▶ **TEXT SHOWN**
Towards Distribution-Shift Uncertainty Estimation for Inverse Problems with Generative Priors

TL;DR

The paper tackles the problem of distribution-shift-induced hallucinations when using generative priors for severely undersampled inverse problems. It introduces an instance-level, calibration-free uncertainty indicator that relies on reconstruction stability across random measurement subsets to detect out-of-distribution targets, demonstrated with a learned proximal network trained on digit '0' evaluated on all MNIST digits in sparse-view CT. The key contributions are the proposed OOD indicator, its efficient computation without external calibration data, and empirical validation showing higher reconstruction variance for out-of-distribution images correlating with larger errors. This approach enables a practical deployment strategy where aggressive measurement reduction can be used for in-distribution cases while automatically warning practitioners when priors encounter distribution shift, guiding additional measurements or method switching.

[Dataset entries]
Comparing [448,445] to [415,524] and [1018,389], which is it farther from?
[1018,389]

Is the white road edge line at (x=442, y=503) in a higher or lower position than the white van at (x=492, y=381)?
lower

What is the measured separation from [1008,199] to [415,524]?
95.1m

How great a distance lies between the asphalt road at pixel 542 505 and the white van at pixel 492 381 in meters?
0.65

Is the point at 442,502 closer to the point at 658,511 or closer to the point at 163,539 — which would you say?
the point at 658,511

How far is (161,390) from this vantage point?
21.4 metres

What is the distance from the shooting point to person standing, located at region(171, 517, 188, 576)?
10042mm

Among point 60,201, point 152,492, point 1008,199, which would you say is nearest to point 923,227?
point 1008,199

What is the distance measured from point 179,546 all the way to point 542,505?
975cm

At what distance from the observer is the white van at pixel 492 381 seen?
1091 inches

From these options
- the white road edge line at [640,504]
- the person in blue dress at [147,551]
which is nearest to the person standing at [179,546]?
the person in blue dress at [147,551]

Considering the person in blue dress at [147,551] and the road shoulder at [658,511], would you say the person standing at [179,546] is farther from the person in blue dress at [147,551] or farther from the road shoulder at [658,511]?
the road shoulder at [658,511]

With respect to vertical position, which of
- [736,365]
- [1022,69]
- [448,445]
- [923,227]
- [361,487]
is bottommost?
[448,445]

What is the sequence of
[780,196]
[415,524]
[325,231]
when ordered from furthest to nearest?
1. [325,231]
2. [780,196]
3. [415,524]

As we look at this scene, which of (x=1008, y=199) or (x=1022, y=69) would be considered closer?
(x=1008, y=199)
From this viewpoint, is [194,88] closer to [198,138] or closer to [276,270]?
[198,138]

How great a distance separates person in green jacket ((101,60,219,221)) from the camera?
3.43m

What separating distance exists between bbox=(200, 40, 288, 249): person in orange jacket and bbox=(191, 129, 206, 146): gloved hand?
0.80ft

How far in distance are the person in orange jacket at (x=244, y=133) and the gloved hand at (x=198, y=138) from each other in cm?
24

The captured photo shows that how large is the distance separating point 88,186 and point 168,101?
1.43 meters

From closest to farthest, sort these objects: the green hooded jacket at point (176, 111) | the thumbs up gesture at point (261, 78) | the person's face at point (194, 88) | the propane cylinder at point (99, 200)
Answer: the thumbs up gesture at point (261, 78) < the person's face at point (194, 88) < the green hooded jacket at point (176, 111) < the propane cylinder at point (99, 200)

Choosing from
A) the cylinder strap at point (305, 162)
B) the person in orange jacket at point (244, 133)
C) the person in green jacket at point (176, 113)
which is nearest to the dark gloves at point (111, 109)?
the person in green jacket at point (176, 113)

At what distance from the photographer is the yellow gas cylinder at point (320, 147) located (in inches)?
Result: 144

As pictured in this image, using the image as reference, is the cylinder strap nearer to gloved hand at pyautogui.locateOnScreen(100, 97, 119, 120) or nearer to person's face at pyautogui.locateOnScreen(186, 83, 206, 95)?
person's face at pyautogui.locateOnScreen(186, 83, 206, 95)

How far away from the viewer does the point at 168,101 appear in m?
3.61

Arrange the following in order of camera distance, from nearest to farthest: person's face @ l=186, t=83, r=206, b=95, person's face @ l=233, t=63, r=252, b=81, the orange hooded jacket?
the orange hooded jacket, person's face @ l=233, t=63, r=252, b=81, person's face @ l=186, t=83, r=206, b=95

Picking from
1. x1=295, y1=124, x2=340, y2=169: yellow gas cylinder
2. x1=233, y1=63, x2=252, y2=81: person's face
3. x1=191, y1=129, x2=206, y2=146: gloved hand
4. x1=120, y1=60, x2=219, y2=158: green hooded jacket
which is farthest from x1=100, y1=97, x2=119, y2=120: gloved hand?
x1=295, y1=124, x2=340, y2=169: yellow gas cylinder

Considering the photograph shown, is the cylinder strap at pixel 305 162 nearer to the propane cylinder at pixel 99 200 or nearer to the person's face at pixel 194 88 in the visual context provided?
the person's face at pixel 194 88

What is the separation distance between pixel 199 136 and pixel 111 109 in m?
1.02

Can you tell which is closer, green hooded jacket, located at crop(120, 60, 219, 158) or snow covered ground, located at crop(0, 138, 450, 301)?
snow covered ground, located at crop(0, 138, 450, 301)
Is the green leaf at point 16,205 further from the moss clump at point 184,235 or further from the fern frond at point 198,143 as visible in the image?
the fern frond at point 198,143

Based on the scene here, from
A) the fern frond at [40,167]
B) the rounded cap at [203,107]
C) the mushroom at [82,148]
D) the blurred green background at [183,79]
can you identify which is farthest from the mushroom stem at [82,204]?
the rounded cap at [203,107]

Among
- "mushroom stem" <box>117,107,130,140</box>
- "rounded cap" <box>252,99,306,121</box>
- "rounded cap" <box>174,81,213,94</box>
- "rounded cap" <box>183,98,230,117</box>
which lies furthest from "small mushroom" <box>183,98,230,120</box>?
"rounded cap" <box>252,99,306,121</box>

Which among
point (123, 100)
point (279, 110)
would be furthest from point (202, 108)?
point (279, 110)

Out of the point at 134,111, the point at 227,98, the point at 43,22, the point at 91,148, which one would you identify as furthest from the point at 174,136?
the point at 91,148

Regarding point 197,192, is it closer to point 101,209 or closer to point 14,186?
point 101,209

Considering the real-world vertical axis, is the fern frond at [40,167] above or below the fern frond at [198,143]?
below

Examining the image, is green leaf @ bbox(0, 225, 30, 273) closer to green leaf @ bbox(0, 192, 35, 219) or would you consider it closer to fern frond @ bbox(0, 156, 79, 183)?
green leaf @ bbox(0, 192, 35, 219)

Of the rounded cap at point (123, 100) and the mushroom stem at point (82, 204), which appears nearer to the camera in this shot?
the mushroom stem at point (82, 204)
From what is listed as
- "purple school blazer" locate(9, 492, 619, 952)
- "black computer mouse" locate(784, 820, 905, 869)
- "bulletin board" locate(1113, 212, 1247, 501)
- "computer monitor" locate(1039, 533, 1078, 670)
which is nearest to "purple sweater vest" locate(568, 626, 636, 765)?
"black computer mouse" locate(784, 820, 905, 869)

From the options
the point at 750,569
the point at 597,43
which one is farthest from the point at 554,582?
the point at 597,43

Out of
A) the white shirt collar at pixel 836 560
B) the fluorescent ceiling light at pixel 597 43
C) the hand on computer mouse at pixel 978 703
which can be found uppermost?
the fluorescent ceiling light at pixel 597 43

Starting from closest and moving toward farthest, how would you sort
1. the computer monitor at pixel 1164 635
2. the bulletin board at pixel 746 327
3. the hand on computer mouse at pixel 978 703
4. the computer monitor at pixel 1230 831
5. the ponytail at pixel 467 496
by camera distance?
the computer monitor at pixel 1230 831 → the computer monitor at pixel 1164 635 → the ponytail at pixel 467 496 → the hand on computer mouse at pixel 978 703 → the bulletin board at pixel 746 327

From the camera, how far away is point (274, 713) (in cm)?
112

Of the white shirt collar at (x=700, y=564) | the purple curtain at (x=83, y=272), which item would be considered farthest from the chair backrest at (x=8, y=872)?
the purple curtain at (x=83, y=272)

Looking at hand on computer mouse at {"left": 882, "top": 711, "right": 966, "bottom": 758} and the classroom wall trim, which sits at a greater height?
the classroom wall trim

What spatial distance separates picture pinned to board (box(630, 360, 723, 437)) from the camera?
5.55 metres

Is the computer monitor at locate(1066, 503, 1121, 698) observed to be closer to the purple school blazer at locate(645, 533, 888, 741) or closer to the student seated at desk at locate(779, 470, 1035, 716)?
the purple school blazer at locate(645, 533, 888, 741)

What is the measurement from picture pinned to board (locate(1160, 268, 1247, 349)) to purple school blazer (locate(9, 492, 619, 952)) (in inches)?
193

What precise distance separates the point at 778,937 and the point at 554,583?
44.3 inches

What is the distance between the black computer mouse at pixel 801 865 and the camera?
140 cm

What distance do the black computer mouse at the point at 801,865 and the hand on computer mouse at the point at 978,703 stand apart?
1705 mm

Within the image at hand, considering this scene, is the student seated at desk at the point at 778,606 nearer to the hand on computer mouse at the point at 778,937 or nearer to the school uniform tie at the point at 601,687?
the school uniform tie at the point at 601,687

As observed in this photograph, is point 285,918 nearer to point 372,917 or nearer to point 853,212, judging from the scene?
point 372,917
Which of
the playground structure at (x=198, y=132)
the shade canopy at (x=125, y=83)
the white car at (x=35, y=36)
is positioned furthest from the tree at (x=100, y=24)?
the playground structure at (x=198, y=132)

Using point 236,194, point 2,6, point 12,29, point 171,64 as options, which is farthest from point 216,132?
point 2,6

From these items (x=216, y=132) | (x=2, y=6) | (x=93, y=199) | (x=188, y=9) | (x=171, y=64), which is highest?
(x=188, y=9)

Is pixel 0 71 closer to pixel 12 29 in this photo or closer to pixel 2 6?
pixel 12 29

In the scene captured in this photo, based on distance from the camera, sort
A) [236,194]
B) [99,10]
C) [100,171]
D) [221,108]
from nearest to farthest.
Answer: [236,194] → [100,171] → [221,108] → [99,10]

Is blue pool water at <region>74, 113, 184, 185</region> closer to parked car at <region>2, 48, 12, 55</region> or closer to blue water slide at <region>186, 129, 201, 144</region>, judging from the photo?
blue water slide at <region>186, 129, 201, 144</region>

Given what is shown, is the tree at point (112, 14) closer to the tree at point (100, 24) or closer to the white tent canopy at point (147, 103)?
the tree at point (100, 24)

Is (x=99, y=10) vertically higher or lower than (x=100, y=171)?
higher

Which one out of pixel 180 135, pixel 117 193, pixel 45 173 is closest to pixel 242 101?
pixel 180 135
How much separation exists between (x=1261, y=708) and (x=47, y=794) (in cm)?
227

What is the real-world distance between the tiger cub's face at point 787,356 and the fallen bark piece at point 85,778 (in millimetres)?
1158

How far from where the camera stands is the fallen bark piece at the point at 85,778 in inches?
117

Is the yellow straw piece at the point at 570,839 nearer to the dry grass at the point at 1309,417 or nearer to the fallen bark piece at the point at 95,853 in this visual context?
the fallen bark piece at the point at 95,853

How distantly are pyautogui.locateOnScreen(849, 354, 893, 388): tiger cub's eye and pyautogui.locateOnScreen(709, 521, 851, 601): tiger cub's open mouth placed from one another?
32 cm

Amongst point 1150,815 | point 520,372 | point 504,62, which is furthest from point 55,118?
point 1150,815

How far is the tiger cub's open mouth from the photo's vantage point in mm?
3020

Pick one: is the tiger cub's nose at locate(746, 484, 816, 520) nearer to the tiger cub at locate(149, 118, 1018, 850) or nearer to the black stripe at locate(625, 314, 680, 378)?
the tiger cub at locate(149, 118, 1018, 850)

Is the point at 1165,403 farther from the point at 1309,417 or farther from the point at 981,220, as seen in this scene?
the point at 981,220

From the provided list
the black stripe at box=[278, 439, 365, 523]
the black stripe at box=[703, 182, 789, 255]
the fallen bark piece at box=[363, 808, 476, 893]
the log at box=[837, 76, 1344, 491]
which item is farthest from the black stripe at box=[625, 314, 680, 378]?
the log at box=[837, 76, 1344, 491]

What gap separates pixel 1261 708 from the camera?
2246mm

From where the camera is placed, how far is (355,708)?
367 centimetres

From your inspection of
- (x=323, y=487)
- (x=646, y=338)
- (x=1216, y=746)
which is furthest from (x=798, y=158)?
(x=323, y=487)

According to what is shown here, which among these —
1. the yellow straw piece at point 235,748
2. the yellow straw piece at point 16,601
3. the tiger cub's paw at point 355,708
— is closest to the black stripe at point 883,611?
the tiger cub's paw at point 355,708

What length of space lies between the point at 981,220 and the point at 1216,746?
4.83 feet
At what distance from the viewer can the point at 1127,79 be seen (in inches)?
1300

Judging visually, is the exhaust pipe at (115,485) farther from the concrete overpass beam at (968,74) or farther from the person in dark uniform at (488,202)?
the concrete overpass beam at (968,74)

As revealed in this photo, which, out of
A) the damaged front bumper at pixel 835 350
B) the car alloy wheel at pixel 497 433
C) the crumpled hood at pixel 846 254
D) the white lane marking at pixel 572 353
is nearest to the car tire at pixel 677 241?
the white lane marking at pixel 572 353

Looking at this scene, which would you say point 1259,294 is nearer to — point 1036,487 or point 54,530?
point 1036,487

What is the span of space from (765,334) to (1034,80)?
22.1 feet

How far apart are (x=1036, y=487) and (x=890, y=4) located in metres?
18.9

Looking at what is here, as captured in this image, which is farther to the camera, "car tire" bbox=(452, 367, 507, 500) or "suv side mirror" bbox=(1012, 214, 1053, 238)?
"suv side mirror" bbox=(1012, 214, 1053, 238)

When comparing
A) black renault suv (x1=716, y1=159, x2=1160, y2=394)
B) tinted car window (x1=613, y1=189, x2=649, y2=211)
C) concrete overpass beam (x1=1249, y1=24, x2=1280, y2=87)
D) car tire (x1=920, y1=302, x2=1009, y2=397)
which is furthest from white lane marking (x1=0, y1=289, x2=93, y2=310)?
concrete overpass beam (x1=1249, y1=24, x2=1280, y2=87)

▶ **ABOUT THIS EXERCISE**
Pick up the paper summary on distribution-shift uncertainty estimation after its last sentence and carry it on. These lines are separate material and are not part of the paper summary.

▶ **ANSWER**
Abstract

Generative models have shown strong potential as data-driven priors for solving inverse problems such as reconstructing medical images from undersampled measurements. While these priors improve reconstruction quality with fewer measurements, they risk hallucinating features when test images lie outside the training distribution. Existing uncertainty quantification methods in this setting (i) require an in-distribution calibration dataset, which may not be available, (ii) provide heuristic rather than statistical estimates, or (iii) quantify uncertainty from model capacity or limited measurements rather than distribution shift. We propose an instance-level, calibration-free uncertainty indicator that is sensitive to distribution shift, requires no knowledge of the training distribution, and incurs no retraining cost. Our key hypothesis is that reconstructions of in-distribution images remain stable under random measurement variations, while reconstructions of out-of-distribution (OOD) images exhibit greater instability. We use this stability as a proxy for detecting distribution shift. Our proposed OOD indicator is efficiently computable for any computational imaging inverse problem; we demonstrate it on tomographic reconstruction of MNIST digits, where a learned proximal network trained only on digit "0" is evaluated on all ten digits. Reconstructions of OOD digits show higher variability and correspondingly higher reconstruction error, validating this indicator. These results suggest a deployment strategy that pairs generative priors with lightweight guardrails, enabling aggressive measurement reduction for in-distribution cases while automatically warning when priors are applied out of distribution.

Figures (4)

• Figure 1: Our generative prior is trained on MNIST "0" and used for CT imaging on all digits, to test distribution shift detection.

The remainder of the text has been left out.